- **WHAT THE EXERCISE ASKS**: Present the data once more in exactly its original form.
##### DATASET
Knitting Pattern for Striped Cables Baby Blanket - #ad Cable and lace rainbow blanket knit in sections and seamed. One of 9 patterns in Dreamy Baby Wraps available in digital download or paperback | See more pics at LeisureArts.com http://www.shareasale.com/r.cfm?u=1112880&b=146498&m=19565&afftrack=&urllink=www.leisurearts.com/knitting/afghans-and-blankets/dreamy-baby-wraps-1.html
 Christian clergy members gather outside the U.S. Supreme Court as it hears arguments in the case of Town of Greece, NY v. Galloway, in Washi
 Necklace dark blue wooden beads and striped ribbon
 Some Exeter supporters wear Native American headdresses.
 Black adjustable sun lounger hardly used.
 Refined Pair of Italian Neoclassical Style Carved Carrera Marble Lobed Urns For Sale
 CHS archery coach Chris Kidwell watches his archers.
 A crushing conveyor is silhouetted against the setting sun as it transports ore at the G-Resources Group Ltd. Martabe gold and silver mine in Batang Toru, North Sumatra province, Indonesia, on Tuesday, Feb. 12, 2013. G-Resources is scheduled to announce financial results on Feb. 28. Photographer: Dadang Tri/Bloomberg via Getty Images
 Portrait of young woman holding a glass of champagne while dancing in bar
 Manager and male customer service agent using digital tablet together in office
##########
- **COMPLETED TASK**:
Knitting Pattern for Striped Cables Baby Blanket - #ad Cable and lace rainbow blanket knit in sections and seamed. One of 9 patterns in Dreamy Baby Wraps available in digital download or paperback | See more pics at LeisureArts.com http://www.shareasale.com/r.cfm?u=1112880&b=146498&m=19565&afftrack=&urllink=www.leisurearts.com/knitting/afghans-and-blankets/dreamy-baby-wraps-1.html
 Christian clergy members gather outside the U.S. Supreme Court as it hears arguments in the case of Town of Greece, NY v. Galloway, in Washi
 Necklace dark blue wooden beads and striped ribbon
 Some Exeter supporters wear Native American headdresses.
 Black adjustable sun lounger hardly used.
 Refined Pair of Italian Neoclassical Style Carved Carrera Marble Lobed Urns For Sale
 CHS archery coach Chris Kidwell watches his archers.
 A crushing conveyor is silhouetted against the setting sun as it transports ore at the G-Resources Group Ltd. Martabe gold and silver mine in Batang Toru, North Sumatra province, Indonesia, on Tuesday, Feb. 12, 2013. G-Resources is scheduled to announce financial results on Feb. 28. Photographer: Dadang Tri/Bloomberg via Getty Images
 Portrait of young woman holding a glass of champagne while dancing in bar
 Manager and male customer service agent using digital tablet together in office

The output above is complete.